Torbolton Cemetery memorial service

By Jake Davies - West Carleton Online

KILMAURS – It was a door’s open service at St. Andrew’s Presbyterian Church in Kilmaurs Sunday (Aug. 5) – not only because of the ridiculous heatwave West Carleton finds itself embroiled in, but also so the tiny, one-room church could welcome the public and raise much needed funds for the historic Torbolton Cemetery.

Each year on the Eleventh Sunday after Pentecost, the heritage-designate, rural church, located on the dirt Kilmaurs Side Road, hosts a Torbolton Cemetery Memorial Service to raise funds for the upkeep of the cemetery.

Minister Christian Brydges says the historic cemetery needs regular maintenance and lawnmowing and this year a few trees are down that also need removing.

Presbyterian settlers of Kilmaurs built a small church in 1841 in nearby Dirlelton. In 1886 the community built a new stone church on donated land (where it currently sits) in Kilmaurs. The builders were able to repurpose stone quarried from McTiernan’s pit. The stone was originally designated for the Chats Georgian Bay Canal project of 1845 that would use the Ottawa River as a steamship conduit between Ottawa and the Great Lakes. The project was abandoned, and St. Andrew’s was the beneficiary.

The nearby Torbolton Cemetery is home to many of those early settlers as well as more recent area residents. The first internment dates back to 1852.

“I was up at the cemetery last week with my family to walk around and connect,” Brydges told the congregation. “It’s and act of remembrance and an act of community and we’re glad you are here with us today.”
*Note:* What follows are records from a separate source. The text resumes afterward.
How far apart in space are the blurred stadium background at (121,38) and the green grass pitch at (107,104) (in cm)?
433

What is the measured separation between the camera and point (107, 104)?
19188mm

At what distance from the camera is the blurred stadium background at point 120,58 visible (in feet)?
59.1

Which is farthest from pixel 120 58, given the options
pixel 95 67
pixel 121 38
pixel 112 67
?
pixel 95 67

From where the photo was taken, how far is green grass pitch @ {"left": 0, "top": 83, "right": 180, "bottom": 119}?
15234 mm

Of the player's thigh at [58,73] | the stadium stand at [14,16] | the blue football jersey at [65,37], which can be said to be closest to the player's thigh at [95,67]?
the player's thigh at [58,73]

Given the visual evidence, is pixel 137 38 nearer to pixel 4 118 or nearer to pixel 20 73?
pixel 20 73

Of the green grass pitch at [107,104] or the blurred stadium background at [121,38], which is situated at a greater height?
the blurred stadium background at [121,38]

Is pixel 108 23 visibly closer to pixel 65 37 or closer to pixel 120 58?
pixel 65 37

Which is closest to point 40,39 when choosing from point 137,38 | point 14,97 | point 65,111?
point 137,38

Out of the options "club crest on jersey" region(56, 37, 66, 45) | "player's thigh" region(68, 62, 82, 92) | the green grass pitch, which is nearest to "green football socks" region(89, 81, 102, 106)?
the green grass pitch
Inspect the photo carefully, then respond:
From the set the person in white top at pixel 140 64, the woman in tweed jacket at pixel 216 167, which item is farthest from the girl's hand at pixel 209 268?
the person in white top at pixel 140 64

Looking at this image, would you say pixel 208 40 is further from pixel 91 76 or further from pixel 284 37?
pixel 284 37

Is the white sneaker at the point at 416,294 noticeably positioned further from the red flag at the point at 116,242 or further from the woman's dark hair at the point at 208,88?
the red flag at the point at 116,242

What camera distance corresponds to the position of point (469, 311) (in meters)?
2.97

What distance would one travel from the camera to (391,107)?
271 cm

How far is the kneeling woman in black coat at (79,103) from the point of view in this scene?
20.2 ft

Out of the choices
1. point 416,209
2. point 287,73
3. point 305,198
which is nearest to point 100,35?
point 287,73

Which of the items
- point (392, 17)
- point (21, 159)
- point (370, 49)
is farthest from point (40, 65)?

Brydges spoke to West Carleton Online before the service to talk about more recent history at the church.

Brydges says this service dates back “forever” but it has only been a recent change the church has had a full-time Sunday minister. As the congregation shrank over the last few years, there have only been services “a couple of Sundays a month.”

Brydges is happy to be back every Sunday now.

“It’s been fantastic,” the Fitzroy Harbour native said. “I grew up at St. Andrew’s. I’m the organist as well as the preacher, so I get to pick all the music too.”

As the church is not heated, services are suspended in the winter.

“We’re closed the second week in December until April,” Brydges said. “As soon as we can shovel the front door out and you can sit here without your coat, we’re on.”

Brydges says now that there is a full-time service the congregation is slowly building.

“We have faithful regulars,” he said. “We’re slowly gaining some consistence.”

Brydges says there’s about 20 “regulars” that come out each Sunday. During the service, Brydges spoke about remembering the families buried in the community.

“We have to re-tell our stories because they can fade in our memories,” he preached. “We remember those who have gone on before us, sometimes far too soon. In the end, we all want to be remembered.”